# Trecho selecionado
# # # #

No dia 7 deste mês, este Blog publicou reportagem informando que o Sindicato dos Delegados de Polícia Civil do Espírito Santo (Sindelpo) enviou ofício às autoridades do Estado solicitando seja respeitada o que denomina de “Aplicação estrita do Pacto pela Legalidade.” No documento, o Sindelpo afirma que os delegados não mais aceitarão o cumprimento de mandados de busca e apreensão domiciliar sem que o pedido e a execução da medida tenham sido respaldadas por “um Delegado de Polícia, no caso das infrações penais comuns”.
Nesta semana, um grupo de majores da Polícia Militar do Espírito Santo, da turma de 1996, enviou artigo a este Blog em que expõe seu pensamento sobre o assunto. Abaixo, a íntegra do artigo:
O esclarecimento dos majores
“Nos últimos dias observamos uma exasperação no antagonismo entre a Polícia Civil x Polícia Militar, particularmente patrocinado pelo Sindicato dos Delegados de Polícia Civil do Estado do Espírito Santo (Sindelpo), valendo-se dos meios de comunicação para desacreditar junto a população as ações da Polícia Militar, especialmente no tocante ao cumprimento dos Mandados de Busca e Apreensão (MBA)…
Busca-se esclarecer a questão do pedido e cumprimento de mandado de busca e apreensão, todavia não se pode adentrar a tão tortuoso assunto sem se abordar às questões acerca dos órgãos de segurança pública e suas missões.
Observa-se que o constituinte originário deliberou por um modelo de polícia dividido ou bipartido, em uma polícia ostensiva e preventiva; e uma polícia repressiva e judiciária, entendendo-se que por polícia judiciária, esta não abrange nem integra a composição do Poder Judiciário, mas sim, serve como auxiliar as funções que serão remetidas àquele poder para solução de conflitos.
Sendo assim, a Constituição de 1988 explicitou os órgãos responsáveis pela segurança pública, esclarecendo a atribuição de cada um deles, do que nos ateremos apenas aos envolvidos no “mister” estadual, qual seja, a Polícia Militar e a Polícia Civil, vejamos: Art. 144. A segurança pública, dever do Estado, direito e responsabilidade de todos, é exercida para a preservação da ordem pública e da incolumidade das pessoas e do patrimônio, através dos seguintes órgãos: (…) IV – polícias civis; V – polícias militares e corpos de bombeiros militares. (…) § 4º. Às polícias civis, dirigidas por delegados de polícia de carreira, incumbem, ressalvada a competência da União, as funções de polícia judiciária e a apuração de infrações penais, exceto as Militares. § 5º. Às polícias militares cabem a polícia ostensiva e a preservação da ordem pública (…) § 7º. A lei disciplinará a organização e o funcionamento dos órgãos responsáveis pela segurança pública, de maneira a garantir a eficiência de suas atividades.

# # # #

# Entradas exibidas
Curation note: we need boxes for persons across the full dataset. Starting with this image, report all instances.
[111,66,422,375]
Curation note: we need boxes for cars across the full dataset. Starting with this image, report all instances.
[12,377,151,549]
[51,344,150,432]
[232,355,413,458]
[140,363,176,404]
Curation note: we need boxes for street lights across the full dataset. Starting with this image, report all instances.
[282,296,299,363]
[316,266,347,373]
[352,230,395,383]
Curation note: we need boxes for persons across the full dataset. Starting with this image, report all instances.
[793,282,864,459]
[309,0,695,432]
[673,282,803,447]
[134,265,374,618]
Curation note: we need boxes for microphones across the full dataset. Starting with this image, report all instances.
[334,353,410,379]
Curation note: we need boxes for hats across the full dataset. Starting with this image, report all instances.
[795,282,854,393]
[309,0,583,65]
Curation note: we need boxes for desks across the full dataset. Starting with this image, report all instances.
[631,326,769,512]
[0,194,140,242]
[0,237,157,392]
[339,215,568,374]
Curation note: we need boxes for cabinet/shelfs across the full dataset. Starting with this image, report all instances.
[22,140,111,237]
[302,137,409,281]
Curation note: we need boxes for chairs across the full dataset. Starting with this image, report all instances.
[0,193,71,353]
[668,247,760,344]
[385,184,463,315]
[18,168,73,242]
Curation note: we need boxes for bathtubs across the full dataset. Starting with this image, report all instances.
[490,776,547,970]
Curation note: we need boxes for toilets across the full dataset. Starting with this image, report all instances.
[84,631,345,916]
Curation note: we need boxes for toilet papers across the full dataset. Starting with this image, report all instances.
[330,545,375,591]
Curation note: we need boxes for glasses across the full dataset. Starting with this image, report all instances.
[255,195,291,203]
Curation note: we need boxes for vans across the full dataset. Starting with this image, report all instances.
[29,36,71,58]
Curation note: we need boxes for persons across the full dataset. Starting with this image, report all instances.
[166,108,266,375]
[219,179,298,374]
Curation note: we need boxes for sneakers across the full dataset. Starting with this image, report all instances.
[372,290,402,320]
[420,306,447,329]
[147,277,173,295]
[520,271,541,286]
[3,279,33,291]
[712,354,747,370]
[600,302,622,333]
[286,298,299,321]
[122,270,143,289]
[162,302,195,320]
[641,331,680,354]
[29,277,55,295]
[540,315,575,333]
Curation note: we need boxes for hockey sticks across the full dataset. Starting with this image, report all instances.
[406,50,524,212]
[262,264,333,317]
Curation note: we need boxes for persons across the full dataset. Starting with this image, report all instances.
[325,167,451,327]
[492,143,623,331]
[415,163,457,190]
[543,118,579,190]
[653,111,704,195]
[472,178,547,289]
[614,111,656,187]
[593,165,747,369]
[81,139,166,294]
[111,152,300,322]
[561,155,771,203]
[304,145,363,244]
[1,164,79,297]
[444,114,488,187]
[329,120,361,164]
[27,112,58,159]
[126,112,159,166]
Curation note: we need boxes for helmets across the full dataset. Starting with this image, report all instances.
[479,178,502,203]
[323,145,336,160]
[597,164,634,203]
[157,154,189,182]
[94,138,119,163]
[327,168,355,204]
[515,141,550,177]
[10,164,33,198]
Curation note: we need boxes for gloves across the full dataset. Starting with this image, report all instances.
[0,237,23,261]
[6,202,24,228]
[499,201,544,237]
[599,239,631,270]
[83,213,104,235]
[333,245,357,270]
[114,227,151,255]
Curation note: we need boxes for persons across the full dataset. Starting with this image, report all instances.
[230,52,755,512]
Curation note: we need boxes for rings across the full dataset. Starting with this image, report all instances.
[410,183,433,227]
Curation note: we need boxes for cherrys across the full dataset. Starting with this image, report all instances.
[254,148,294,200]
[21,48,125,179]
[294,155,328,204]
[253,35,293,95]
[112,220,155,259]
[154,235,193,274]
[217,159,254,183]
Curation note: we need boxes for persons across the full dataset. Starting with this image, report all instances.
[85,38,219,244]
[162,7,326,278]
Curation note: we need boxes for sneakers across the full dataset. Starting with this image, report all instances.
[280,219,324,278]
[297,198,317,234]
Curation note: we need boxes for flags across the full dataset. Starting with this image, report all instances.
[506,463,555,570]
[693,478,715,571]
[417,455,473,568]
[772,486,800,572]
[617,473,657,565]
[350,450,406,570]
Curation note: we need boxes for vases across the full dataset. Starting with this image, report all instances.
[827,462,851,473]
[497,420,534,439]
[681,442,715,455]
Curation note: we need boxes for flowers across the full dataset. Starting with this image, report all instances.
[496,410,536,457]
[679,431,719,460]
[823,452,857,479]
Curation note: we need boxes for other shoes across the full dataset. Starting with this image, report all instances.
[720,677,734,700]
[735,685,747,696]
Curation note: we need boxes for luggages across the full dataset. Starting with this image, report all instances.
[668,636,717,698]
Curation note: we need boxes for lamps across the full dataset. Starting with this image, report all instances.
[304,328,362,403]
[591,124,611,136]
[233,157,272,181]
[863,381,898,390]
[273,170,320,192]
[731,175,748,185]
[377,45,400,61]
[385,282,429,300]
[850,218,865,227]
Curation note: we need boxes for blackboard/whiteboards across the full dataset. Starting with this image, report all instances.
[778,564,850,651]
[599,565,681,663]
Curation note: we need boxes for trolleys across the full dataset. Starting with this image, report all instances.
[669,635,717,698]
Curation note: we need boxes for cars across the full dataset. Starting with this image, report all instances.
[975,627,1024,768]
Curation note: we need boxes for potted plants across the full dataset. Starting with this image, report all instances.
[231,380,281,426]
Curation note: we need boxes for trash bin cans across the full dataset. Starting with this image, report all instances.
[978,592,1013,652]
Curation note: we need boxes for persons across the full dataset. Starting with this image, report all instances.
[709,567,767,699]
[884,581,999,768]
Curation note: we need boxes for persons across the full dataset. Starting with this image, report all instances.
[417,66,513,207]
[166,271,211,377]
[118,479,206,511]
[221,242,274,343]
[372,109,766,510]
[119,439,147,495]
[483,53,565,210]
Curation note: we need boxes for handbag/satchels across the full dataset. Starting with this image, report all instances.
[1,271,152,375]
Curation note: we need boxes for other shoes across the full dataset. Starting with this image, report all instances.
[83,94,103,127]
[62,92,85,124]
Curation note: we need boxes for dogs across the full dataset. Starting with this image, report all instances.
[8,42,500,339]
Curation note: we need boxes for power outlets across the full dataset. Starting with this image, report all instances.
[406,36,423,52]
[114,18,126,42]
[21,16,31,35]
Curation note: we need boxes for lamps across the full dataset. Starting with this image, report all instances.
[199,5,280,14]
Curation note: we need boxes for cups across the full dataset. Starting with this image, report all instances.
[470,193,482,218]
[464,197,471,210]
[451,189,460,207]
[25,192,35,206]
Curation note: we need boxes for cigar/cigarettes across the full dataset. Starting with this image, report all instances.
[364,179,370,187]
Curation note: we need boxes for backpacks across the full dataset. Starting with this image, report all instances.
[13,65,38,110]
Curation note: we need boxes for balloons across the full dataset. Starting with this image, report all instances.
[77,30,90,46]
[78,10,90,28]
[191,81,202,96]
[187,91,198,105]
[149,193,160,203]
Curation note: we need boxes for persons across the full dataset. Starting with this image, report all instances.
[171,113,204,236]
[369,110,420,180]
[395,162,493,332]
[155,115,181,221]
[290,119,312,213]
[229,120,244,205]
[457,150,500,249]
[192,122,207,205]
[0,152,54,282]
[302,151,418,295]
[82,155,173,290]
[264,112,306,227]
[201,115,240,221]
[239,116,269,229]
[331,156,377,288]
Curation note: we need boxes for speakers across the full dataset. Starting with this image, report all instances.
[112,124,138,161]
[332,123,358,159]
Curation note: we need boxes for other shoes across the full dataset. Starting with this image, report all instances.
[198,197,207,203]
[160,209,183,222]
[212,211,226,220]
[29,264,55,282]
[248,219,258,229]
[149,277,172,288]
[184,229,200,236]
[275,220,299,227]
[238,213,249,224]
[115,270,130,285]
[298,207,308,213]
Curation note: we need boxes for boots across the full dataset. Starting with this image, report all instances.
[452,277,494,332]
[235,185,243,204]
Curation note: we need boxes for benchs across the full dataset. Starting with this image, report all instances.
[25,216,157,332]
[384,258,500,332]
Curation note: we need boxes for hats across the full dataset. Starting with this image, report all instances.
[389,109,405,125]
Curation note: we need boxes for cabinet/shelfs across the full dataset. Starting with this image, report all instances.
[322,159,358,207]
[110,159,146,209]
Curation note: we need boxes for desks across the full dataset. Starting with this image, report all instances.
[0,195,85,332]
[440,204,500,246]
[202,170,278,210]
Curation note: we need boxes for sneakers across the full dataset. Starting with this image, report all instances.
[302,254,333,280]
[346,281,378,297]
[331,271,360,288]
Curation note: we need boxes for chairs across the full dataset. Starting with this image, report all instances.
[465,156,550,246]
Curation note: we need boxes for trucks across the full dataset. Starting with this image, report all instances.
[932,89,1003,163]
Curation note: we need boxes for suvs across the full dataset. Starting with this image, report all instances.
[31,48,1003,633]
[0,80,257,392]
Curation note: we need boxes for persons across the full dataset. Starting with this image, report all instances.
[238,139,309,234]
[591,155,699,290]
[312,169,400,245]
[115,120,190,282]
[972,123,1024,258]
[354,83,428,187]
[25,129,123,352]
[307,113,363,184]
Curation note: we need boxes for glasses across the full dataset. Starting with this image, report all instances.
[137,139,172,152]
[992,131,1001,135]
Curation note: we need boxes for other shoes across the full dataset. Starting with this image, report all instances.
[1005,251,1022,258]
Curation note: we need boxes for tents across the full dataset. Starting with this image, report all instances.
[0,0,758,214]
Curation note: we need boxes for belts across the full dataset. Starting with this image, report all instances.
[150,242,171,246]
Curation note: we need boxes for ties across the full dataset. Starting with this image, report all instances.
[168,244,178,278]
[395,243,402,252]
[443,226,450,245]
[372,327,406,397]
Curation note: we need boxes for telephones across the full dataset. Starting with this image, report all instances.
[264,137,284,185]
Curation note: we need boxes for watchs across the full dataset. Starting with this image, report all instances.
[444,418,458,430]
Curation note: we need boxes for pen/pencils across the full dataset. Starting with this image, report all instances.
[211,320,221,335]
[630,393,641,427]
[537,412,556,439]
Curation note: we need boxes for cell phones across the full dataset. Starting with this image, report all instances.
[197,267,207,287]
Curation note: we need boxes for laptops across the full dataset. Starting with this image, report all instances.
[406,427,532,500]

# # # #

Edite no trecho tudo o que vai de "Observa-se que o" até "solução de conflitos.", trocando "constituinte originário" por "legislador constituinte". As entradas não têm relação alguma com o trecho.

Observa-se que o legislador constituinte deliberou por um modelo de polícia dividido ou bipartido, em uma polícia ostensiva e preventiva; e uma polícia repressiva e judiciária, entendendo-se que por polícia judiciária, esta não abrange nem integra a composição do Poder Judiciário, mas sim, serve como auxiliar as funções que serão remetidas àquele poder para solução de conflitos.